=== WHAT THE TASK REQUIRES ===
The complete listing goes into the output exactly, without its pictures.

=== GIVEN RECORDS ===
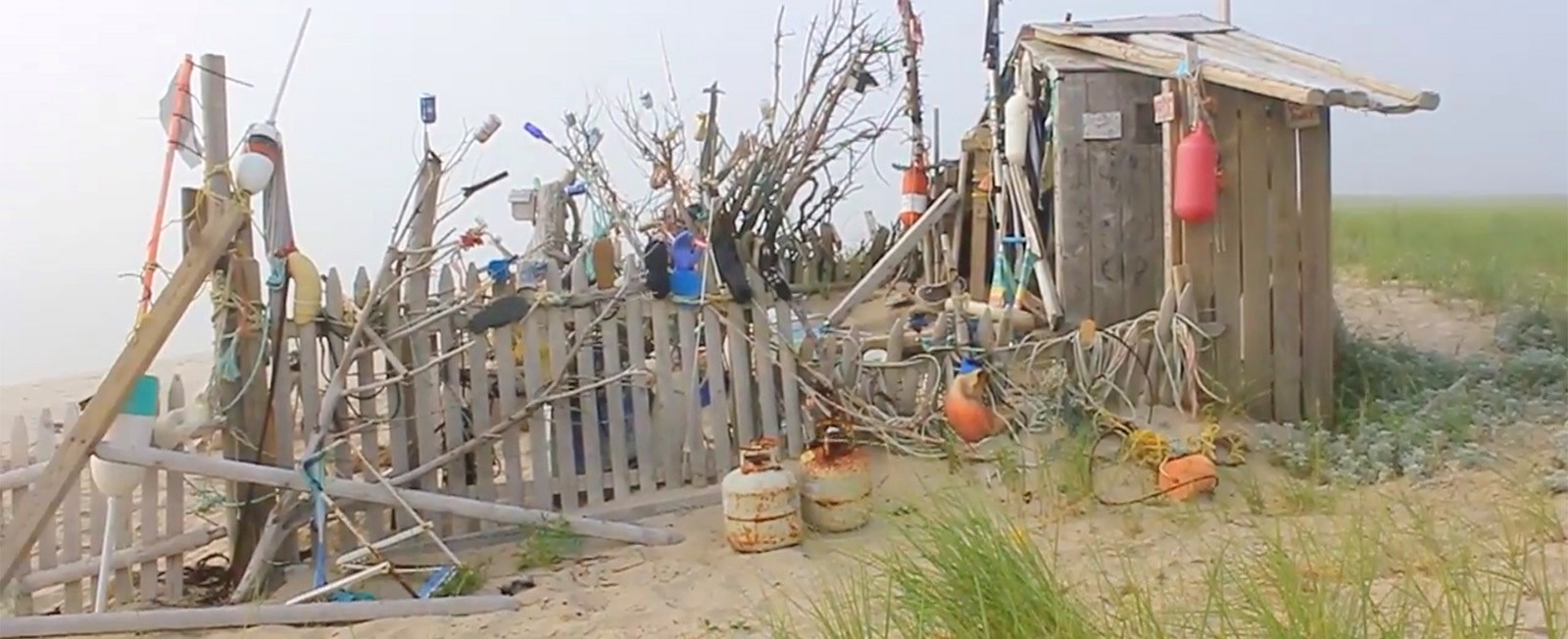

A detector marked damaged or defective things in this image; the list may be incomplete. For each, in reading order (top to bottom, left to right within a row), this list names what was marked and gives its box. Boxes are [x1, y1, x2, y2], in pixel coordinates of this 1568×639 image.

rusty propane tank [721, 437, 804, 553]
rusty metal [721, 437, 804, 553]
rusty propane tank [804, 421, 874, 533]
rusty metal [804, 423, 874, 533]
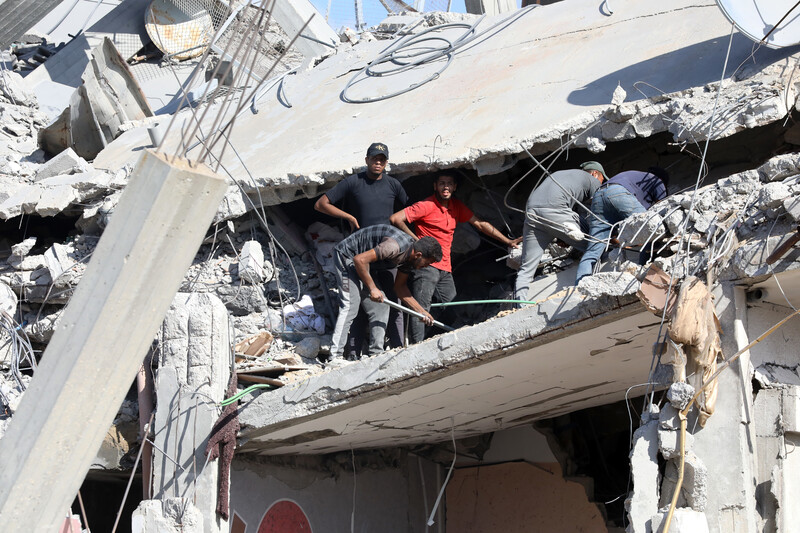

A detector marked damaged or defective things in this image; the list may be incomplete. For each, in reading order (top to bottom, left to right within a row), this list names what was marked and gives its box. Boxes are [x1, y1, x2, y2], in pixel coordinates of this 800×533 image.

shattered concrete chunk [33, 147, 90, 182]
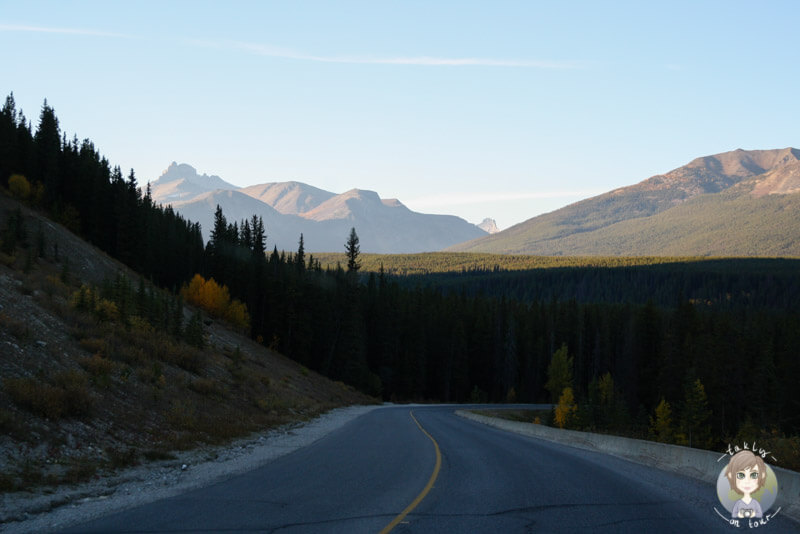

=== TASK ANSWER ===
A detector marked damaged or defective things in this image; the list may be incomplete. For each, in reading order (top to bottom, left to right within a row), this list names what was marked and gives its box. Boxes are [x1, y1, x2, y2], in pixel coordinates of this 1568×639 image.

rusty propane tank [721, 437, 804, 553]
rusty metal [721, 437, 804, 553]
rusty propane tank [804, 421, 874, 533]
rusty metal [804, 423, 874, 533]

A detector marked damaged or defective things in this image; the list may be incomplete. For each, in reading order (top to bottom, left to right within a row), this list names what was marked and gives its box. Boxes are [x1, y1, x2, y2], in pixel coordinates of this 800×533 image.

shattered concrete chunk [33, 147, 90, 182]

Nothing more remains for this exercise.